Histórico documentado sobre o mais icônico político mandador na comarca santa-cruzense-do-rio-pardo, o famanaz coronel Antonio Evangelista da Silva, alcunhado Tonico Lista, nome amado e odiado tanto que, ainda no ano de 2022, cem anos após sua morte, desperta paixões e causa polêmicas.

 

Cem anos depois, nova versão do atentado que matou o coronel Lista

Todas as versões conhecidas sobre o tiroteio, que culminou com a morte de Tonico Lista, são imprestáveis jurídica e historicamente; inexistem documentos da época e  os divulgadores das diferentes narrativas não estavam presentes, à exceção do Mizael de Souza Santos – o Zaeca, dono da venda onde o acontecido, todavia, consta, a justificar-se ausente no momento do confronto, por coisa qualquer aos fundos da venda, mas, a versão que viria apresentar depois, tornar-se-ia bem próxima à ‘oficializada’ na obra póstuma de José Ricardo Rios “Coronel Tonico Lista – o perfil de uma época” (Debate, 2004), que mais agiganta o mito do coronel sobre-humano, aquele que, ferido de morte por tiro traiçoeiro que lhe acertou ‘um rim e o  estômago’, ainda encontra forças para ir atrás do algoz, a vida a se esvair, então a apoiar na parede o braço com a arma, procurando visualizar o assassino que corria a uma distância de quarenta metros, mais ou menos, disparar e acertar o agressor, tiro não fatal, porém, o suficiente para derrubar o algoz e pensa-lo morto.
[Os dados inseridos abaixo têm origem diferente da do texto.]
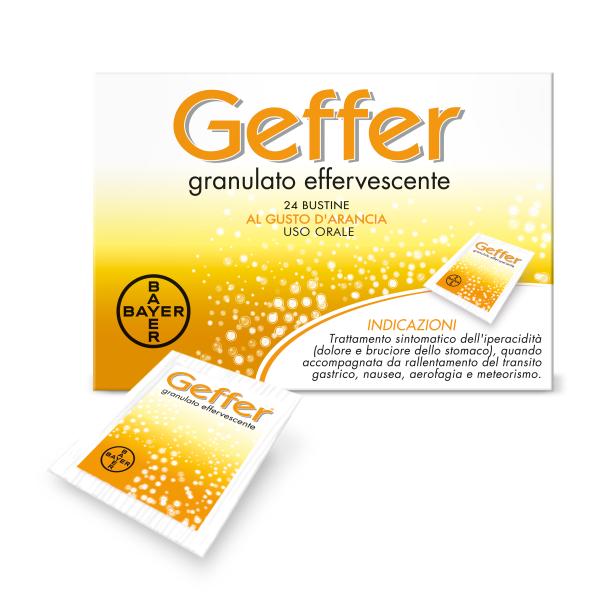 Geffer Granulato Effervescente 24 Bustine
Com certeza, não foi assim. 

Num texto desenvolvido sobre informação familiar, de autoria resguardada a pedido, Manoel de Faria Valença Filho, idade de 18 anos, auxiliar de tipógrafo, foi uma das duas pessoas que presenciou o atentado fatal contra o coronel Antonio Evangelista da Silva, no interior do empório de Mizael de Souza Santos, o Zaeca, a outra testemunha.

Manoel Filho, num canto do estabelecimento, aguardava o coronel Lista conferir algumas anotações para depois ler e corrigir, se necessário, a ‘prova’ de matéria jornalística, que lhe entregara, para ser publicada no semanário ‘Cidade de Santa Cruz’, circulação prevista para o dia seguinte, domingo, 09 de julho de 1922. Um hábito, sempre que possível, o coronel lia e ajustava os artigos que lhe dissessem a respeito, afinal, era ele o dono oculto do hebdomadário em questão.
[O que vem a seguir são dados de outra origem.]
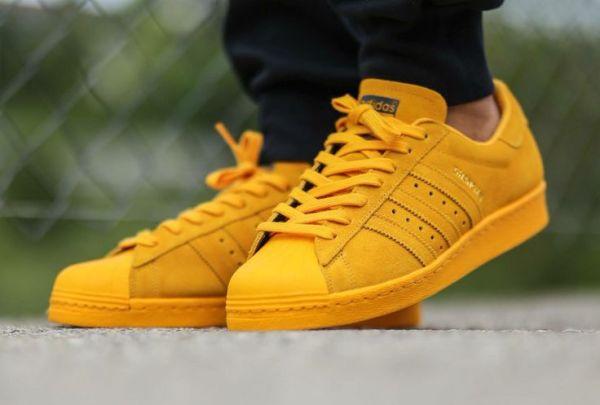 adidas Originals Superstar Shanghai Sneakers adidas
— Manoel era filho do jornalista e advogado Manoel [Augusto] Faria Valença, maçom, negociante estabelecido em Santa Cruz do Rio Pardo com papelaria e tipografia, além do jornal Cidade de Santa Cruz, à Rua Coronel Emygdio José da Piedade, falecido aos 30 de setembro de 1921, idade de 42 anos, deixando viúva dona Ordália de Castro Faria e os filhos Manoel, Nair, Olympio, Maria de Lourdes e Haydée, além do sobrinho e afilhado residente com a família, Francisco Faria Mesquita (Correio Paulistano, 10/10/1921: 6).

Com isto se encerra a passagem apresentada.